Putting forth a tremendous amount of effort I cannot tell you how frustrated I was to continually see myself running 6:23s or 6:27s. Heck, I had barely run much slower than that in my full marathon just 6 days before! (Of course, that may be part of the problem). I was trying to do math in my head but it seemed like I had no chance in hell to get a sub 1:23. It looked like a 1:25 would be a blessing.

Miles 11-12:
I began picking up every second I could. Running on the innermost part of the lane where the cones were, making sure my arms were properly aligned, breathing fully in and out, and everything else I could think of to try and gain some time (as well as some ground on the three guys in front of me). It seemed to work on the mile leading up to 11 so I simply put my head down (figuratively) and plowed forward. I all of a sudden realized that after a year of running marathons, it is hard for me to run all-out at mile 11. My body won't let me. It thinks I have 15 miles to go, not just two. But I tried to over ride my senses and go with all I could. Talk about having your body over-riding your mind!

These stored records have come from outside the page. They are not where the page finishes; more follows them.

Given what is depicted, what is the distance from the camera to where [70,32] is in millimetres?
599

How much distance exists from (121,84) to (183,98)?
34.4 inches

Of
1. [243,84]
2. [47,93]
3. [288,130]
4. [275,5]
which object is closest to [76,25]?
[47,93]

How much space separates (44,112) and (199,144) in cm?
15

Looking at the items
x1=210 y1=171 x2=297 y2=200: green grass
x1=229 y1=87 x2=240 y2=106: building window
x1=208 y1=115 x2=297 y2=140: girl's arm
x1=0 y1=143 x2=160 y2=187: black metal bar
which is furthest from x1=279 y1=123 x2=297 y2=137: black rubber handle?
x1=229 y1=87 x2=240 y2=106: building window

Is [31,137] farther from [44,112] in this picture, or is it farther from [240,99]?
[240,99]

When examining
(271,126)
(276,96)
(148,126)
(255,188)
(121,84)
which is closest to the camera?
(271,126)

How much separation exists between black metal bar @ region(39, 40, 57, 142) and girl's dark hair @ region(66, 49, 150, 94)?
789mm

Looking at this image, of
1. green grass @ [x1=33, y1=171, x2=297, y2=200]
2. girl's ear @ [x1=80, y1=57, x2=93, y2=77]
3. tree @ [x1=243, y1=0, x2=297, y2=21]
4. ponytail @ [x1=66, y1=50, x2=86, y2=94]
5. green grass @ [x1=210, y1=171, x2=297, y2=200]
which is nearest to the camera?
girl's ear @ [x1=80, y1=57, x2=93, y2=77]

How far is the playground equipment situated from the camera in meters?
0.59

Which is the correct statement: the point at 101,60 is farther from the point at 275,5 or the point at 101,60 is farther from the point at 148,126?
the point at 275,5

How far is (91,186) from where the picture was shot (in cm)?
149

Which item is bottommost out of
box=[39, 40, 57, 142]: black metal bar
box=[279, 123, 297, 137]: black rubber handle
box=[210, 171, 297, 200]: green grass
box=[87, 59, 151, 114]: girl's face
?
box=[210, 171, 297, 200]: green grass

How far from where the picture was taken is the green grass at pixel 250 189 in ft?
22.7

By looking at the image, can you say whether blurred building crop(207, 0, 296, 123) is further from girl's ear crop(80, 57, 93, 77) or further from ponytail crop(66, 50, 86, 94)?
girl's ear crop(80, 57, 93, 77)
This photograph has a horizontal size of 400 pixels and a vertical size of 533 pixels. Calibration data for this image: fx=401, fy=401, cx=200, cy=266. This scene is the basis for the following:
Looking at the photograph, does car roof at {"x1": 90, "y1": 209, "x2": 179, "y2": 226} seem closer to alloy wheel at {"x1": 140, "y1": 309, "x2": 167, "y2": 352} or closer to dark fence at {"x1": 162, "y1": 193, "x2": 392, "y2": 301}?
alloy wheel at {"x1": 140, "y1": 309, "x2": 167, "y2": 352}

Up the bridge to Assateague Island I surged. I knew I was finally running fast. For once, the wind was at my back and I could feel it. I took the hill as hard as I could while leaving just enough in the tank for the final surge. Down the hill, I flew with a photographer at the bottom snapping away. I have a feeling the pictures will show me airborne.

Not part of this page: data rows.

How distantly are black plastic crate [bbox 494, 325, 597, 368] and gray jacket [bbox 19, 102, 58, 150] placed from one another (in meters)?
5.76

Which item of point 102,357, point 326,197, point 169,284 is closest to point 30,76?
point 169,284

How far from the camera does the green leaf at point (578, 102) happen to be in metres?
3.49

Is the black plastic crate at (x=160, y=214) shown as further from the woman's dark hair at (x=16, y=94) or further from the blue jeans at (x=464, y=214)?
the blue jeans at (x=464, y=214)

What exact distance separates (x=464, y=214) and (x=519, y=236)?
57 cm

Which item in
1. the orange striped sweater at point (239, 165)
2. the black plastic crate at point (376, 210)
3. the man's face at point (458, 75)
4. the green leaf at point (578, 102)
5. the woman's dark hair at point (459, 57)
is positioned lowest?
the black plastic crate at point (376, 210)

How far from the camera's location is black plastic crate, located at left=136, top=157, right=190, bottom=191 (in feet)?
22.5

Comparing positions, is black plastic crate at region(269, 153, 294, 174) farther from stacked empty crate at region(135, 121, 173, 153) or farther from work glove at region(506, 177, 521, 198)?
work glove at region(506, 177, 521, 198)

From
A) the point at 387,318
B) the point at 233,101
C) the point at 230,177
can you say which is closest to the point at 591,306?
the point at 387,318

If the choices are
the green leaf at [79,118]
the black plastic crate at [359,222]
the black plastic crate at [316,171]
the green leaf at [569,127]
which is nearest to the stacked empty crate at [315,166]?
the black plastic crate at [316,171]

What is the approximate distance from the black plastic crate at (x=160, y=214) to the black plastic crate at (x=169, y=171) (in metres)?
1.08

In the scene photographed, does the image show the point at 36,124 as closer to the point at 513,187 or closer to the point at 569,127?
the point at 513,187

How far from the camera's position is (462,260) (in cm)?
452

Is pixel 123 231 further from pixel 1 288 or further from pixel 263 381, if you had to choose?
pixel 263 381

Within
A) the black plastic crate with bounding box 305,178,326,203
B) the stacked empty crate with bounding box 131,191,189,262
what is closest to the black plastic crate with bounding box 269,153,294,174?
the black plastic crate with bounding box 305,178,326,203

I then hit a lonely stretch off the bridge which would lead to the finish. I knew the end was around somewhere but where exactly I could not tell. This unknown was hindering me as I did not know how hard to push it or when I could unleash everything I had left. As I ran on, heading back the opposite direction was Mike Wardian. I would soon find out that the race organizers were going to cancel the full marathon because of the conditions but Mike had run through the half-way point before a decision had been made. So, they decided to let it go on. I gave him a quick shout and tried again to push forward.

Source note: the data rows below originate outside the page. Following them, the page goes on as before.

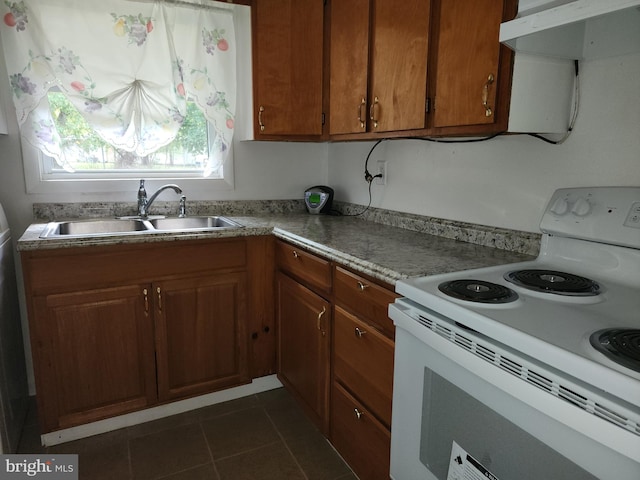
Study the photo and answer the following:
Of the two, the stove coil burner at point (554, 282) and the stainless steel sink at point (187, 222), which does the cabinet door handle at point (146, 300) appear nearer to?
the stainless steel sink at point (187, 222)

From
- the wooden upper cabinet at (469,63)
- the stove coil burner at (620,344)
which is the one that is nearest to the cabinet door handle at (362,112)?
the wooden upper cabinet at (469,63)

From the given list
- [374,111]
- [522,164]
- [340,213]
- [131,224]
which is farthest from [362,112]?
[131,224]

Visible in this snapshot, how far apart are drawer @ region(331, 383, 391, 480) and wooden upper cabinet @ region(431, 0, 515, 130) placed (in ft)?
3.40

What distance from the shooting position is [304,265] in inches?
71.2

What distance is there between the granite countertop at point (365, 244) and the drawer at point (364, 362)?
0.21 metres

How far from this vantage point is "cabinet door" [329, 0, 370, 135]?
1.83 m

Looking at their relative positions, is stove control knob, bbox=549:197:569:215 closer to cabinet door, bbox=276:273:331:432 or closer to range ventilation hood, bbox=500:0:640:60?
range ventilation hood, bbox=500:0:640:60

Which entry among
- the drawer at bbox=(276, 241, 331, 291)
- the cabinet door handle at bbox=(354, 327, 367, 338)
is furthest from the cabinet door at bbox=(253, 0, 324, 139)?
the cabinet door handle at bbox=(354, 327, 367, 338)

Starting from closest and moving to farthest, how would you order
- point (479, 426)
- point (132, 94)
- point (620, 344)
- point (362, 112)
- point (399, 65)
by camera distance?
point (620, 344), point (479, 426), point (399, 65), point (362, 112), point (132, 94)

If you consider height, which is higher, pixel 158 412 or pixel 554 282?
pixel 554 282

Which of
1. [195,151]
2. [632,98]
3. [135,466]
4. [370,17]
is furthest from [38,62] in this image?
[632,98]

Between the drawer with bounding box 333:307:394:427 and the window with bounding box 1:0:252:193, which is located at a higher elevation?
the window with bounding box 1:0:252:193

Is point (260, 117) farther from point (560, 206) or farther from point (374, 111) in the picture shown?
point (560, 206)

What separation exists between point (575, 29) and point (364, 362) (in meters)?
1.14
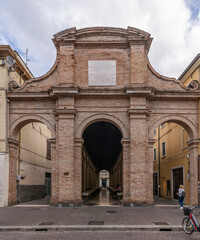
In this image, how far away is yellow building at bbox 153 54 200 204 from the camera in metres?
19.8

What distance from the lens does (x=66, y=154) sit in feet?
55.9

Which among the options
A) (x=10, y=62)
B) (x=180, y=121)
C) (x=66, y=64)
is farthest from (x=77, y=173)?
(x=10, y=62)

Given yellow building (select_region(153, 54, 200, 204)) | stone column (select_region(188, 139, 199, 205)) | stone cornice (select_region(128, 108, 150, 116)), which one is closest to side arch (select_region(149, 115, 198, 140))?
stone column (select_region(188, 139, 199, 205))

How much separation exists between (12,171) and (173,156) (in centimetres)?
1274

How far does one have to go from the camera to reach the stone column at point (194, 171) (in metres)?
17.2

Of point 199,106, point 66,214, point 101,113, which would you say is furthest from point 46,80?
point 199,106

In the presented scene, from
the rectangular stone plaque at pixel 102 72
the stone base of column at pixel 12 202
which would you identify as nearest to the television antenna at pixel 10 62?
the rectangular stone plaque at pixel 102 72

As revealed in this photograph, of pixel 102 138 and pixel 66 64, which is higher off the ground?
pixel 66 64

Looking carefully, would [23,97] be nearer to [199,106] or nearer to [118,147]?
[199,106]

Snow whipping around me, my shorts, shirt and gloves soaked, I turned one last time into a parking lot. I still could not see the finish line but knew it had to be around the bend. I looked down at my watch. 1:22:55. Unless the finish line appeared in front of me magically, I was toast. Much to my chagrin it did not.

Around another bend, and finally the clock and finish line appeared. I turned it into high gear and crossed the line in 1:23:52. Somehow I had run the last 2.1 miles in about 12:38 (or 6:01 pace). (View video here thanks to Anne braving the weather: Click HERE!!!). Good enough for fourth overall but not good enough for me, I only kept from swearing knowing Anne was filming. Barely out of breath when I finished, I can only wish I had turned on the jets earlier and more often.

Later on, we collected my trophy and I took the time to speak to one of the race directors. One of the more friendly RDs I have stayed in touch with since Fiddy2 started, I wanted to at least thank him before I departed. I told him that he can't control the weather and I think everyone had a great time regardless.

As it ended up, the 19 year old did indeed finish 5th, albeit a few minutes behind me. First, second and third place stayed in a tight cluster. I could never put on the wheels to catch them and they finished about a minute in front of me all just barely breaking 1:23.
I guess it was not my day. But, as my mother later said to me, in spite of the close calls I had during Fiddy2, I never had a race cancelled and always got through them without the worst of conditions (although I had some nasty ones that is for sure). I guess it was time for things to not go my way for a few races.

So one more chance for me to qualify looms in three weeks when I travel to Seoul, Korea as part of the representative team of the 50 States Marathon Club. A 2:55:00 or less gets me in; anything else means I will have to enter the lottery like everyone else. Sure wish I had knew about these qualifying times sooner.